今季の零敗は25試合を数え、これに1得点だけのゲームが23ある。チーム82敗のうち、半分以上が1点以下では最下位も納得、投手陣にとっては不満も、フラストレーションも貯まる1年間だったに違いない。
契約交渉に臨む球団でも、その辺りの事情は考慮している。柳は今季年俸1億800万円(推定、以下同じ)から、小笠原も同6600万円から増額提示を受けているが、ハンコを押すことはなかった。
「球団が僕と言う投手をどう思っているのか知りたかった。(今後)球団の考えと照らし合わせてみたい」と柳は保留の理由を語ったが、こんな状態が何年も続けばたまったものではない。
そんなチームの現状を的確に指摘したのが20年の沢村賞男・大野雄大投手である。
9日に行われた交渉では3年契約もあり、3億円プラス出来高5000万円で一発サインしたが、組織としての在り方に熱弁をふるった。
「チームとしてガラッと変わらないと勝てない。選手が一番やらないといけないが、球団もそう、監督、コーチも。みんな変わらないとこのまま行っても勝てない」
さらに首脳陣が明確な指示を出して、選手がそれに応える重要性を指摘。阪神の岡田彰布監督が取り入れた四球査定を例に出して「監督が(方向性を)出して、選手が実行している。それが査定にもつながっている」と変革の必要性を語っている。一部には「立浪監督批判?」と言う声も出たが、投手陣のみならず、チーム内に渦巻く澱んだ空気をベテランが代弁したものと解釈して間違いないだろう。

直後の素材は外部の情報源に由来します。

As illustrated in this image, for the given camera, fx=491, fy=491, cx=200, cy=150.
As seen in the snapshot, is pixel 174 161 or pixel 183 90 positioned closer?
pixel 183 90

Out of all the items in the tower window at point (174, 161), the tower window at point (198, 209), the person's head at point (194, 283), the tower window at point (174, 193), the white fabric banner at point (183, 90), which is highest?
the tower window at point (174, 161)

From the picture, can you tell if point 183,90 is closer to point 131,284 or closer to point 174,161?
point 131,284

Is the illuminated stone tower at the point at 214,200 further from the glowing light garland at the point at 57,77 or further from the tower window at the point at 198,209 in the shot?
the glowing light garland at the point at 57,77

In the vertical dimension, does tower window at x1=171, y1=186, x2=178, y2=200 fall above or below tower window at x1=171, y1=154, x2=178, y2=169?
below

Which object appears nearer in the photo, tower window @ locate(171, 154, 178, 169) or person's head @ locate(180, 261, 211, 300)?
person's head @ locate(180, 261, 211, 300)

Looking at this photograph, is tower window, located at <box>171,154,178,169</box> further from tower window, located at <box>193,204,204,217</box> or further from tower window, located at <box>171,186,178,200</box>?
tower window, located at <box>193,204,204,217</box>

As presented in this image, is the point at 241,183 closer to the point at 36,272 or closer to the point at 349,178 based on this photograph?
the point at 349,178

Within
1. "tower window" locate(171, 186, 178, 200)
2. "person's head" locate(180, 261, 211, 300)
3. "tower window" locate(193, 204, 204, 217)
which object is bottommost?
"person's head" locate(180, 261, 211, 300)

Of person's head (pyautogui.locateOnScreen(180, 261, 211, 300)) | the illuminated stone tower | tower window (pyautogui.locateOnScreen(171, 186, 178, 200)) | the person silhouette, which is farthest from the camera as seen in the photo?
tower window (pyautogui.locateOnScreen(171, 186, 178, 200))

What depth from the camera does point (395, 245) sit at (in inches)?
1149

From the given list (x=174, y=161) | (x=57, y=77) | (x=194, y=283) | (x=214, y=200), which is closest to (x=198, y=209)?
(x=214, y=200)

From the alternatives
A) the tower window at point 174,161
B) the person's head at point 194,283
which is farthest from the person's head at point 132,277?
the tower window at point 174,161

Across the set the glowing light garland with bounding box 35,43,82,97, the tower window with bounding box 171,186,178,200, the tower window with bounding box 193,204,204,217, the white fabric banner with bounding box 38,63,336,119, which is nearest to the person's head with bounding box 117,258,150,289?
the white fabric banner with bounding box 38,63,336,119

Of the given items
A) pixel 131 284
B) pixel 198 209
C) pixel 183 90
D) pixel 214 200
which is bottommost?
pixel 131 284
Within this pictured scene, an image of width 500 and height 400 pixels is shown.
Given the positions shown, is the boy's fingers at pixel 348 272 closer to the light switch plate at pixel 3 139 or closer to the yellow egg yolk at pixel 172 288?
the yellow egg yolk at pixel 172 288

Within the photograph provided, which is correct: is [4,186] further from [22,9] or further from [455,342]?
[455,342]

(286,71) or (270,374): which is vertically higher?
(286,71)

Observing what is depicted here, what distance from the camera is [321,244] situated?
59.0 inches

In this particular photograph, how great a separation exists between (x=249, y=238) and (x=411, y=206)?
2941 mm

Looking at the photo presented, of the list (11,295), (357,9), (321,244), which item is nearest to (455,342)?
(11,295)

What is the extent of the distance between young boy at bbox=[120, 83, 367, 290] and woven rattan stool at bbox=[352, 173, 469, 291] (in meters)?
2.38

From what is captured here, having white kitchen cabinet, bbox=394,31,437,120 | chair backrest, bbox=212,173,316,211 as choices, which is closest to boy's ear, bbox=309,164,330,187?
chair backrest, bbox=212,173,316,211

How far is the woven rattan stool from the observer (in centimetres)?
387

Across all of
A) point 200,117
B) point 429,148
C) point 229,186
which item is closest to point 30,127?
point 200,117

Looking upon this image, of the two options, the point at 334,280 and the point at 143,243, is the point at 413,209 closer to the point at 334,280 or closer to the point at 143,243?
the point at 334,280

投手成績はリーグ2位も、打撃ではリーグワースト。「投高打低」の現状を打破しようと、球団もこのオフには補強策に力を入れている。
すでに巨人から中島宏之、ソフトバンクから上林誠知ら4選手の獲得を発表しているが、いずれも戦力外通告を受けた選手ばかり。この先は巨人を退団した中田翔選手の獲得に乗り出しているがその成否が最大のポイント。長打力不足の現状では喉から手の出るほど欲しい選手には違いない。さらに新外国人選手で得点力アップを目指したい。

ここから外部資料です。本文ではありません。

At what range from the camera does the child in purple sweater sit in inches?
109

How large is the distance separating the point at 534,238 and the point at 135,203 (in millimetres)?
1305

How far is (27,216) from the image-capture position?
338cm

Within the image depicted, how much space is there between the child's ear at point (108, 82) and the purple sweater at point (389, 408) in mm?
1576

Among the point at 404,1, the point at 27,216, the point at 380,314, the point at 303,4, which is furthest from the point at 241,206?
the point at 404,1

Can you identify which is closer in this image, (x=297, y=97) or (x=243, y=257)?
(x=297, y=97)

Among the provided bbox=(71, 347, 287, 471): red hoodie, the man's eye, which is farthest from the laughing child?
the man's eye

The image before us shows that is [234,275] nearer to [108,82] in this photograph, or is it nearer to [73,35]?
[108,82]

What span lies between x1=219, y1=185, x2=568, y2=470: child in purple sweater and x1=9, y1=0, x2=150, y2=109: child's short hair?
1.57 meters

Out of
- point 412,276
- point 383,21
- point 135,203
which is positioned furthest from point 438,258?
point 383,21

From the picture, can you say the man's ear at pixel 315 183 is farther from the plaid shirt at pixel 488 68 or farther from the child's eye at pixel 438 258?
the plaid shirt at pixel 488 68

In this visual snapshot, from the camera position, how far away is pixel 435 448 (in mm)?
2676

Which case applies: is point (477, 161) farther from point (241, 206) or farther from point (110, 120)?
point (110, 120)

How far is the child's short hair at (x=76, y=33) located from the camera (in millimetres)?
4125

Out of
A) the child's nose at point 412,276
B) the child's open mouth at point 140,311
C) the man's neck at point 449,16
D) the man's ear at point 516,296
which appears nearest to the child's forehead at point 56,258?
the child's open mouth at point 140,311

「自分も変わるから、選手も変わって欲しい」と立浪監督は語っている。
2年連続最下位はチームワースト。後のない立浪竜にとって、大変革がなければ浮上もない。まずは力のある投手陣が気持ち良くマウンドに向かえられる様な「解体的出直し」が求められる。
柳の悲劇を無駄にしてはならない。